As someone who likes neither dynamic typing or Ruby's syntax, I do agree that Elixir looks very cool, and have considered it for jobs that favor development speed over compile-time correctness.
Our APIs are JSON and Avro based, if that's what you're asking.
The company does two major things: connect to sensor systems and collect data, and provide ML/Data Science/(other buzzwords for math) tools for clinical trials and medical studies. In many ways this means Rust is a "reasonable" but not necessarily "ideal" fit -- we could certainly afford the overhead of a GC, so the no-GC aspect of Rust doesn't really buy us anything major, though it does provide some nice performance and memory usage in the parts below us in the stack (Iron/Hyper, soon Tokio). That said, the more we get into the "big data" and ML stuff, the more value there is in having a good C FFI and good performance profiles.
We get a lot of value from the other aspects of Rust though. Traits (typeclasses) are powerful and flexible. More importantly, they promote that old, but good, Java ideal of "programming to interfaces" without all the other baggage. Rust's support for FP is quite good (though the lack of HKTs means there's no monads, at least not "actual" monads ala the Haskell Monad typeclass). The fact that Rust closures are actually traits means you can make some really smooth interfaces that transition from just a static function to a closure and finally to a 'proper' object.
The Macros 1.1 release recently and the Serde library hitting 1.0 have been a big deal. JSON APIs are trivial to write and get all the benefits of strong typing and Option/Result on the deserialization side.

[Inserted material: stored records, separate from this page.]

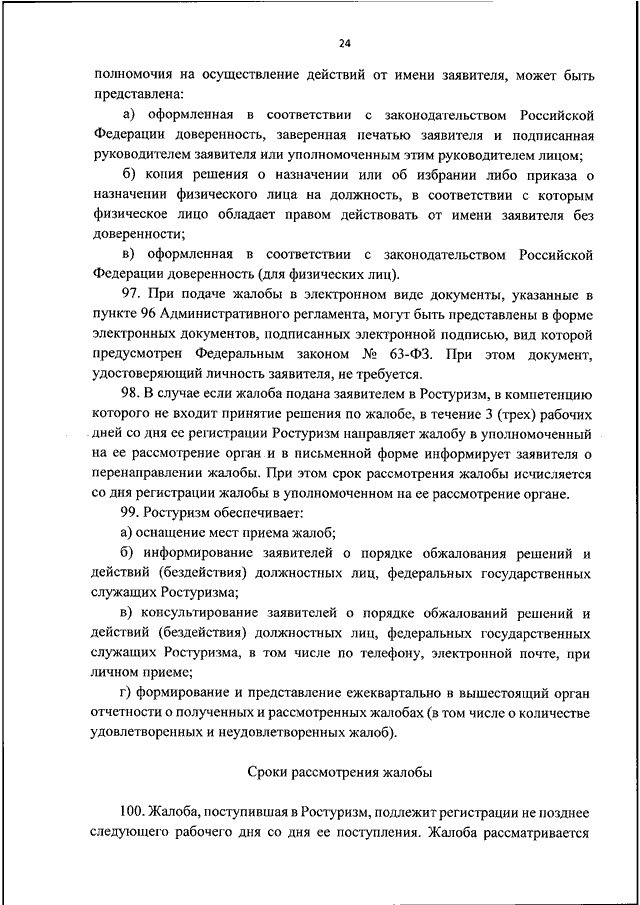 24

полномочия на осуществление действий от имени заявителя, может быть представлена:

а) оформленная в соответствии с законодательством Российской Федерации доверенность, заверенная печатью заявителя и подписанная руководителем заявителя или уполномоченным этим руководителем лицом;

б) копия решения о назначении или об избрании либо приказа о назначении физического лица на должность, в соответствии с которым физическое лицо обладает правом действовать от имени заявителя без доверенности;

в) оформленная в соответствии с законодательством Российской Федерации доверенность (для физических лиц).

97. При подаче жалобы в электронном виде документы, указанные в пункте 96 Административного регламента, могут быть представлены в форме электронных документов, подписанных электронной подписью, вид которой предусмотрен Федеральным законом № 63-ФЗ. При этом документ, удостоверяющий личность заявителя, не требуется.

98. В случае если жалоба подана заявителем в Ростуризм, в компетенцию которого не входит принятие решения по жалобе, в течение 3 (трех) рабочих дней со дня ее регистрации Ростуризм направляет жалобу в уполномоченный на ее рассмотрение орган и в письменной форме информирует заявителя о перенаправлении жалобы. При этом срок рассмотрения жалобы исчисляется со дня регистрации жалобы в уполномоченном на ее рассмотрение органе.

99. Ростуризм обеспечивает:

а) оснащение мест приема жалоб;

б) информирование заявителей о порядке обжалования решений и действий (бездействия) должностных лиц, федеральных государственных служащих Ростуризма;

в) консультирование заявителей о порядке обжалований решений и действий (бездействия) должностных лиц, федеральных государственных служащих Ростуризма, в том числе по телефону, электронной почте, при личном приеме;

г) формирование и представление ежеквартально в вышестоящий орган отчетности о полученных и рассмотренных жалобах (в том числе о количестве удовлетворенных и неудовлетворенных жалоб).

Сроки рассмотрения жалобы

100. Жалоба, поступившая в Ростуризм, подлежит регистрации не позднее следующего рабочего дня со дня ее поступления. Жалоба рассматривается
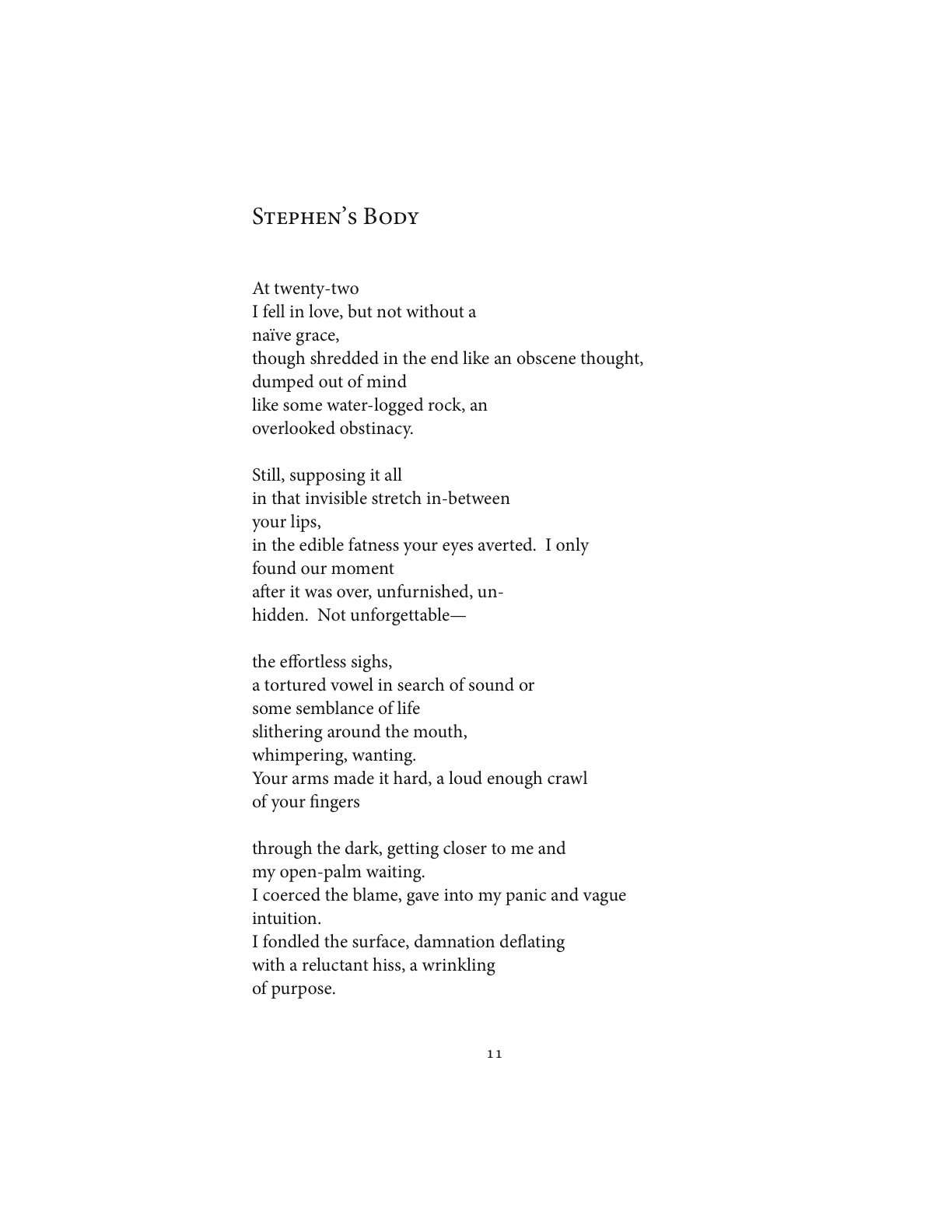 Stephen's Body

At twenty-two
I fell in love, but not without a
naïve grace,
though shredded in the end like an obscene thought,
dumped out of mind
like some water-logged rock, an
overlooked obstinacy.

Still, supposing it all
in that invisible stretch in-between
your lips,
in the edible fatness your eyes averted. I only
found our moment
after it was over, unfurnished, un-
hidden. Not unforgettable—

the effortless sighs,
a tortured vowel in search of sound or
some semblance of life
slithering around the mouth,
whimpering, wanting.
Your arms made it hard, a loud enough crawl
of your fingers

through the dark, getting closer to me and
my open-palm waiting.
I coerced the blame, gave into my panic and vague
intuition.
I fondled the surface, damnation deflating
with a reluctant hiss, a wrinkling
of purpose.

11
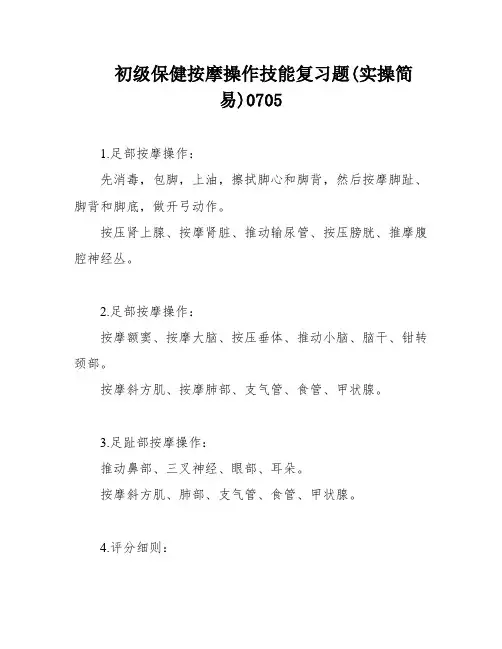 初级保健按摩操作技能复习题(实操简易)0705

1.足部按摩操作：

先消毒，包脚，上油，擦拭脚心和脚背，然后按摩脚趾、脚背和脚底，做开弓动作。

按压肾上腺、按摩肾脏、推动输尿管、按压膀胱、推摩腹腔神经丛。

2.足部按摩操作：

按摩额窦、按摩大脑、按压垂体、推动小脑、脑干、钳转颈部。

按摩斜方肌、按摩肺部、支气管、食管、甲状腺。

3.足趾部按摩操作：

推动鼻部、三叉神经、眼部、耳朵。

按摩斜方肌、肺部、支气管、食管、甲状腺。

4.评分细则：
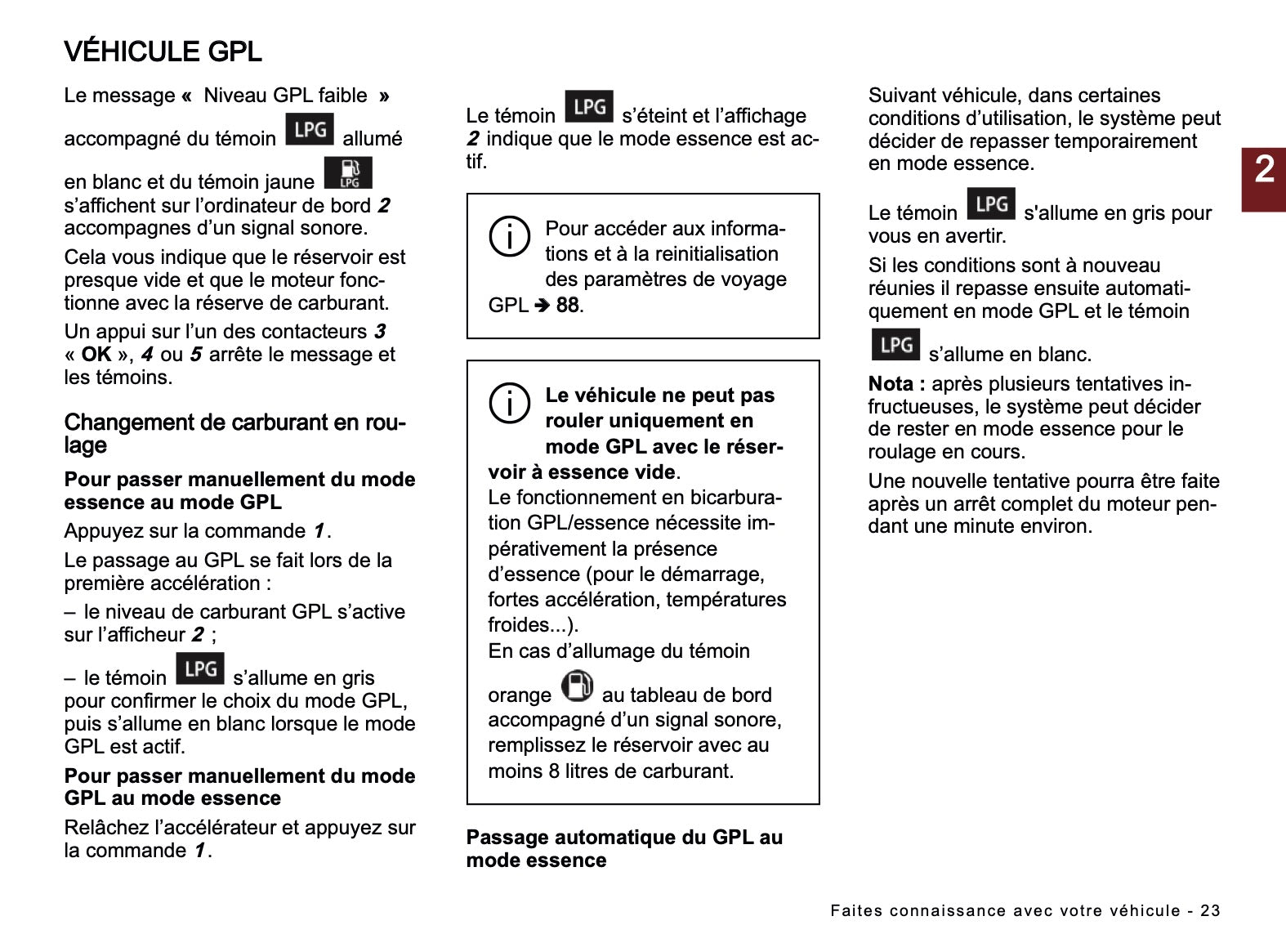 VÉHICULE GPL

Le message « Niveau GPL faible » accompagné du témoin LPG allumé en blanc et du témoin jaune LPG s'affichent sur l'ordinateur de bord 2 accompagnes d'un signal sonore.

Cela vous indique que le réservoir est presque vide et que le moteur fonctionne avec la réserve de carburant.

Un appui sur l'un des contacteurs 3 « OK », 4 ou 5 arrête le message et les témoins.

Changement de carburant en roulage

Pour passer manuellement du mode essence au mode GPL

Appuyez sur la commande 1.

Le passage au GPL se fait lors de la première accélération :

– le niveau de carburant GPL s'active sur l'afficheur 2 ;

– le témoin LPG s'allume en gris pour confirmer le choix du mode GPL, puis s'allume en blanc lorsque le mode GPL est actif.

Pour passer manuellement du mode GPL au mode essence

Relâchez l'accélérateur et appuyez sur la commande 1.

Le témoin LPG s'éteint et l'affichage 2 indique que le mode essence est actif.

Pour accéder aux informations et à la reinitialisation des paramètres de voyage GPL ➔ 88.

Le véhicule ne peut pas rouler uniquement en mode GPL avec le réservoir à essence vide.
Le fonctionnement en bicarburation GPL/essence nécessite impérativement la présence d'essence (pour le démarrage, fortes accélération, températures froides...).
En cas d'allumage du témoin orange au tableau de bord accompagné d'un signal sonore, remplissez le réservoir avec au moins 8 litres de carburant.

Passage automatique du GPL au mode essence

Suivant véhicule, dans certaines conditions d'utilisation, le système peut décider de repasser temporairement en mode essence.

Le témoin LPG s'allume en gris pour vous en avertir.

Si les conditions sont à nouveau réunies il repasse ensuite automatiquement en mode GPL et le témoin LPG s'allume en blanc.

Nota : après plusieurs tentatives infructueuses, le système peut décider de rester en mode essence pour le roulage en cours.

Une nouvelle tentative pourra être faite après un arrêt complet du moteur pendant une minute environ.

2

Faites connaissance avec votre véhicule - 23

One mistake I think people make with Rust is thinking that because you can do things in a really efficient style, you should. This leads to thinking that Rust isn't as good for "applications" work because you have to think about heap vs. stack allocations and lifetimes and such. But if you were going to use a GC, you can probably afford dynamic dispatch and some extra allocations anyway. Relax, clone the data/box the trait, and come back later if the performance matters. If you wrote the thing in Python, you weren't going to get a choice about boxing things and optimizing would be way harder anyway. Basically, if you treat Rust like an impure (and strict) Haskell or OCaml/F#, it'll actually work pretty well once you learn some idiosyncrasies.
Sorry, bit of a long tangent, but yes, like I said in the last comment, Rust asks a little more up front and in return you get better stability, correctness, and refactoring ability. Testing is easy, especially with unit testing built into the compiler flags and Cargo. Cargo really helps with the "works on my machine" issue and deployments. Pulling in libraries is painless, and while the ecosystem is still small compared to (for example) Java, it's growing, enthusiastic, and so far has covered what we need most of the time.